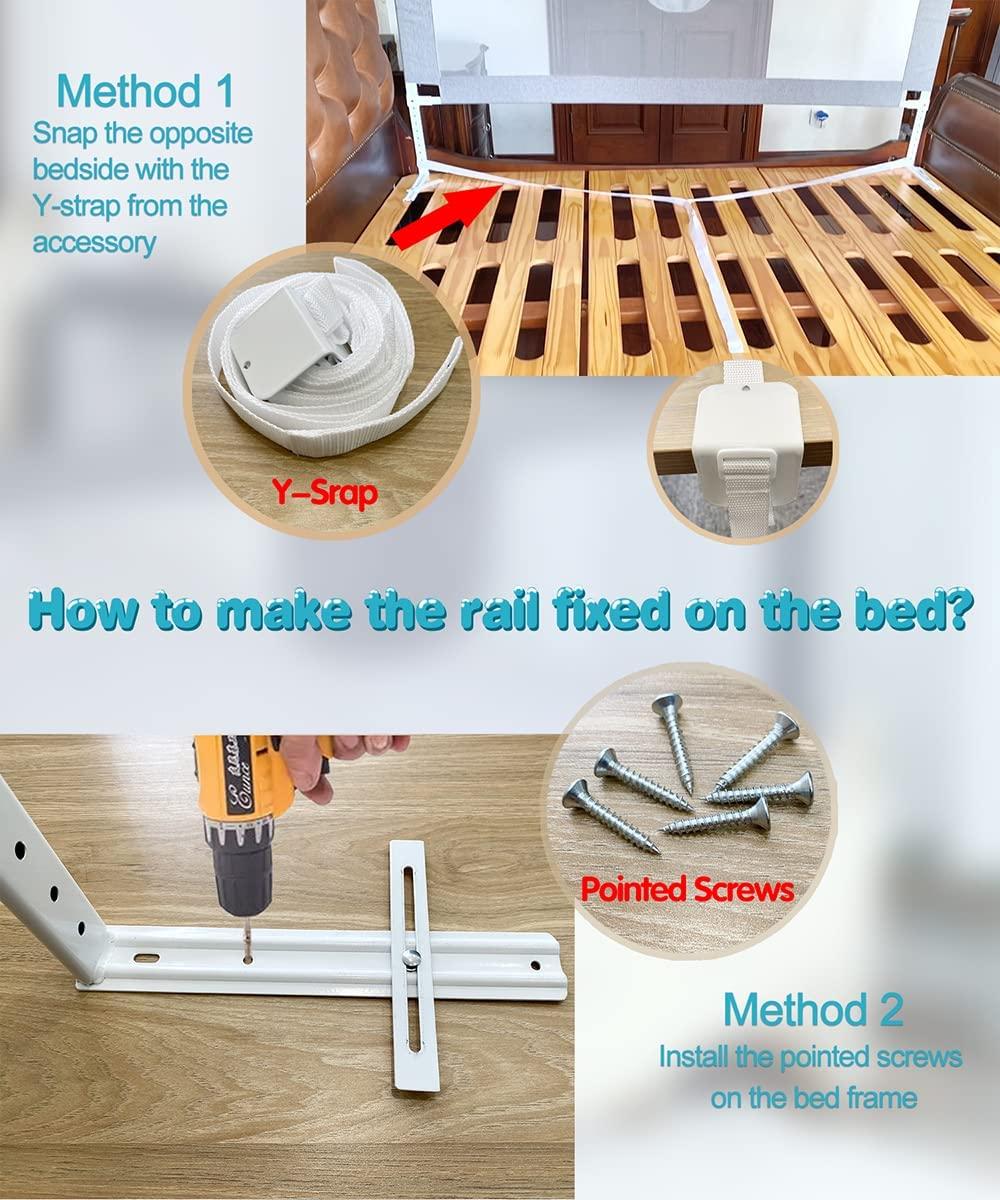 Method 1
Snap the opposite bedside with the Y-strap from the accessory

Y–Srap

How to make the rail fixed on the bed?

Pointed Screws

Method 2
Install the pointed screws on the bed frame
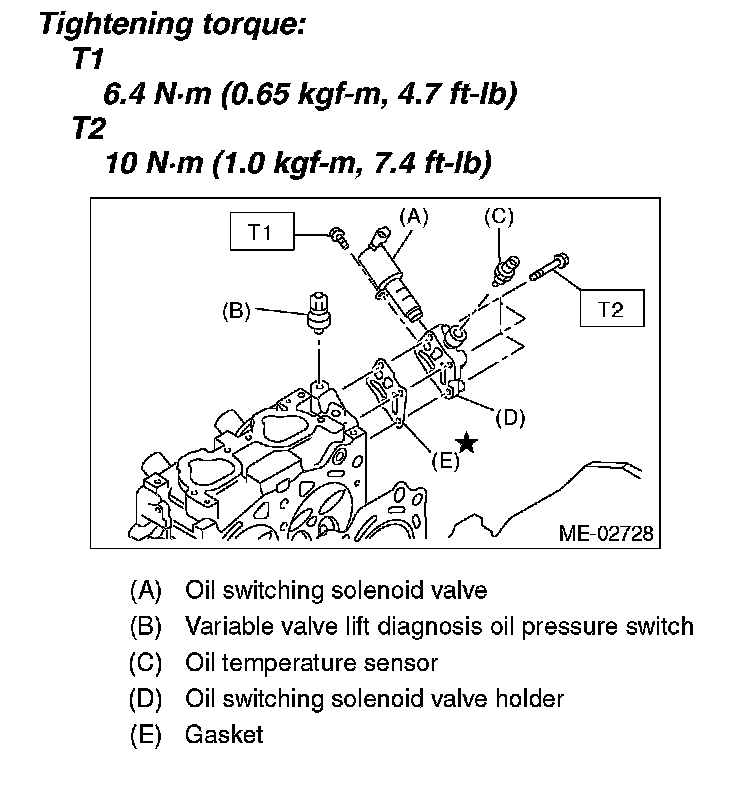 Tightening torque:
T1
6.4 N·m (0.65 kgf-m, 4.7 ft-lb)
T2
10 N·m (1.0 kgf-m, 7.4 ft-lb)

T1
(A)
(C)
T2
(B)
(D)
(E)
★
ME-02728

(A) Oil switching solenoid valve
(B) Variable valve lift diagnosis oil pressure switch
(C) Oil temperature sensor
(D) Oil switching solenoid valve holder
(E) Gasket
........
ASSIGNMENT: Please show, exactly as written, every line above that contains the word "valve".

RESULT OF THIS TASK:
(A) Oil switching solenoid valve
(B) Variable valve lift diagnosis oil pressure switch
(D) Oil switching solenoid valve holder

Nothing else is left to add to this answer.